Friendly Feedback for President Obama

Dear President Obama,

Healthcare should be a basic human right, available for everyone.  I agree!  We may strongly disagree about the best ways to make health care available to everyone, but the premise is the same.  Please allow me to give some friendly feedback about one facet of your recent health care program:

One Saturday I got very, very sick.  Sicker than I had ever been in my entire life and experiencing more pain than I had ever imagined.  The specialists called it a freak accident.  No one my age, in my general health, with my medical history should have ever developed a blocked intestine like I did.  If I had lived a few hundred years ago, I may very well have died from it.  As it was, I spent a week and a half in and out of various hospitals, suffering multiple CT-scans and seeing multiple specialists in the process.  I have been in perfect health ever since the day I left the hospital (though I did have to follow a careful recovery plan).  I am grateful for the expert care I experienced.

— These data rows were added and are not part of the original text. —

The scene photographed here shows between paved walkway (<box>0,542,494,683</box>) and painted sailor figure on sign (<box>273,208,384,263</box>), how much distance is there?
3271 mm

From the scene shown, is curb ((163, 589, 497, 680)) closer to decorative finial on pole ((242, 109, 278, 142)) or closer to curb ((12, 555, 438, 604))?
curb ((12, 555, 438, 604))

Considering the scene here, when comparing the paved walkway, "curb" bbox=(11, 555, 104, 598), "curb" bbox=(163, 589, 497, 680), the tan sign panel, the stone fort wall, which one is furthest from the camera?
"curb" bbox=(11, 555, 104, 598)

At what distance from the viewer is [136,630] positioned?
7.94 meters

Total bill for that expert care: somewhere around $60,000.  It was a small stress, but we knew that David's work provided him an excellent insurance plan.  We knew that because of that plan our payments would be extremely marginal.  At some point in the process, we also realized that beginning last January, I had also been placed back on my father's family insurance plan.  Part of President Obama's health care program included a bit increasing the age of dependency to 24.  The odd thing about the stipulation was that I would be returned to my father's insurance plan regardless of the fact that I was 1) married and no longer my father's dependent in life situation, despite my age and 2) insured as a non-dependent by my husband's plan.  Thus, at the time I was hospitalized I was double-insured.

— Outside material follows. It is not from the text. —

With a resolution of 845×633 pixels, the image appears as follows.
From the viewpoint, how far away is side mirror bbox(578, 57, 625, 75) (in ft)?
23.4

For a while we hoped that meant that my father's insurance would pay everything that David's wouldn't, covering any of those lingering fees David and I would have otherwise had to cover ourselves.  That was all a naive dream, we have discovered.  What double-coverage means is that the two insurance companies stand pointing at the other, neither taking responsibility as the primary insurer.  In the end, no one has paid and the $60,000 debt is headed towards collections.  We have called the state insurance commissioner and tried to force David's company to take responsibility.  So far it has not helped, but we currently have David's employers working on it and they promise results by next week.  We're crossing our fingers.

SO, President Obama.  May I make one suggestion?  If you insist on the 24-year-old dependency stipulation, can you please provide exceptions?  Can I please NOT be insured by my father's company if I  am insured as a non-dependent elsewhere?  This would be the case, of course, whether I was insured by my OWN employment or by that of my husband's.  I no longer wish to be double-covered.

Thank you.  

Comments

Tiffanie Brown said…
Story of our life. I feel your pain. We've found that you finally just have to find someone (a real person!) within one of the insurance companies who will go to bat for you... Good luck.
Dave said…
Hey Tiffanie,

the good news is that as of today we got a call from MY insurance saying that they were on the case and that regardless of who ended up paying for it it would be payed by this Friday. They also offered to call every hospital we went to and tell them it wasn't our fault and not to send any bills to collections. That is a load off.